Covid-related port delays were a key driver of the dry bulk market boom that lasted from early 2021 to mid-2022. During this period, we saw time spent in ports increase to a peak above 18.5 days per roundtrip voyage, up from a pre-Covid level of around 15 days. This contributed to a 7% decline in fleet productivity from 2019 through the middle of 2022, which was the main factor behind fleet utilization rising to an 11 year high in late 2021.
But time spent in ports fell back to just 16 days in the final quarter of 2022, leaving them just one day above the pre-Covid level. This led to a 3% increase in fleet productivity compared to the first half of 2022, which was more than the market could bear, especially given the weakness in trade demand. We estimate that global dry bulk trade fell by nearly 1% in 2022, with the iron ore trade seeing the biggest drop, as global steel production fell by 4% last year. Preliminary estimates also point to a decline in the grain and minor bulk trades last year. Although the global steam coal trade increased modestly in 2022, helped by a war-related increase in longer-haul European imports, that was insufficient to offset the declines in other trades.

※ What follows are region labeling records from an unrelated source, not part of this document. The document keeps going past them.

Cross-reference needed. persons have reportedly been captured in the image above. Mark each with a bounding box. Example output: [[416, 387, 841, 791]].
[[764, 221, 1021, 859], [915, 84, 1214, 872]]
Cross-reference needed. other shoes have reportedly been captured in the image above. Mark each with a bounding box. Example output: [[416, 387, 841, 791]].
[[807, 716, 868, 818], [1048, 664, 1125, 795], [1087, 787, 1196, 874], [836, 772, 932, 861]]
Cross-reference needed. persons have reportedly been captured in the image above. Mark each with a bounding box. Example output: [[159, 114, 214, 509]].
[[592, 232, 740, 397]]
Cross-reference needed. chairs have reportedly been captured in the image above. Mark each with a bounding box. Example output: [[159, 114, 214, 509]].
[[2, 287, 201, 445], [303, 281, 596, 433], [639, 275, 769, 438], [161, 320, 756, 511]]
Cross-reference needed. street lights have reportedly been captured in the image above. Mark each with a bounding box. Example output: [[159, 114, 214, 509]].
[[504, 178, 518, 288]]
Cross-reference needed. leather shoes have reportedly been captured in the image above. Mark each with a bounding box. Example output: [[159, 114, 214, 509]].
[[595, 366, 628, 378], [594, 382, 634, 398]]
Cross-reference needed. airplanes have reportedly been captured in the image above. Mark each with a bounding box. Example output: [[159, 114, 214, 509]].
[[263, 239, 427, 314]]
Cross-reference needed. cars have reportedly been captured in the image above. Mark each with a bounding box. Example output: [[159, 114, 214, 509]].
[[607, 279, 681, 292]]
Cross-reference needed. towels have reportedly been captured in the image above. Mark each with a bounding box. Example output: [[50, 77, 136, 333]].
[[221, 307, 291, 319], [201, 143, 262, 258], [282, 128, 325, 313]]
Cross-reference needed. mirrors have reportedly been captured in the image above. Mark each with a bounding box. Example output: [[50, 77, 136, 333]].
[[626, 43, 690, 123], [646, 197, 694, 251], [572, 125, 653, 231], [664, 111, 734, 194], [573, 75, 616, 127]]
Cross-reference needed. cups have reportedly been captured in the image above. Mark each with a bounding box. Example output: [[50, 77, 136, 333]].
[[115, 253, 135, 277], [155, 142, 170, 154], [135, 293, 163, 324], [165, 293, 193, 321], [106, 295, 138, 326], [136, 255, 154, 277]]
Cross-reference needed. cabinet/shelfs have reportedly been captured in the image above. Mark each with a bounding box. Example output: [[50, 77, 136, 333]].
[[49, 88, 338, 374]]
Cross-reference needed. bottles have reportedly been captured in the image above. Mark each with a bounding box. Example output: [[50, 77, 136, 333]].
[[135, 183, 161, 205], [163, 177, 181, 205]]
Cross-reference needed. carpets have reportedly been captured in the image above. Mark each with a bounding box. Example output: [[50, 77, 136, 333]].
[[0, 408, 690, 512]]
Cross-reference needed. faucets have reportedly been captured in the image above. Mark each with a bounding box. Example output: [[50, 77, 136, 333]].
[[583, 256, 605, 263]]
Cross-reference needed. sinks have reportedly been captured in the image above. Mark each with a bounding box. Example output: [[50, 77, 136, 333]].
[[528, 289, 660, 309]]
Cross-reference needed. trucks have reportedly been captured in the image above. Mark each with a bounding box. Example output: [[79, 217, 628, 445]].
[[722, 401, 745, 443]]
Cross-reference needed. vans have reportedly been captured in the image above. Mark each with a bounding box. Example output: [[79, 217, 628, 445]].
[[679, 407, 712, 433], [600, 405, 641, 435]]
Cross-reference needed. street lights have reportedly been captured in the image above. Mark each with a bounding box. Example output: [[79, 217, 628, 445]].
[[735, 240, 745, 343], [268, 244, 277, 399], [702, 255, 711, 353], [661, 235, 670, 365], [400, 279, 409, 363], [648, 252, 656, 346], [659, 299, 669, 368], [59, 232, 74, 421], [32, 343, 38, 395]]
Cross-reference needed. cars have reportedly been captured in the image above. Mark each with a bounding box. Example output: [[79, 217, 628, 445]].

In early 2023, dry bulk spot rates fell even further, with the Baltic Dry Index hitting its lowest level in nearly three years, and Cape rates plunging below operating cost levels. Part of this drop can be attributed to seasonal factors, and preliminary estimates show asset values remaining firm through January despite the sharp drop in rates.
While the impact of falling port delays has already played a significant role in bringing the dry bulk market back to earth, we expect delays to fall further over the next 12 months or so, helped by a decline in Covid-related delays and a corresponding easing of logistics disruptions.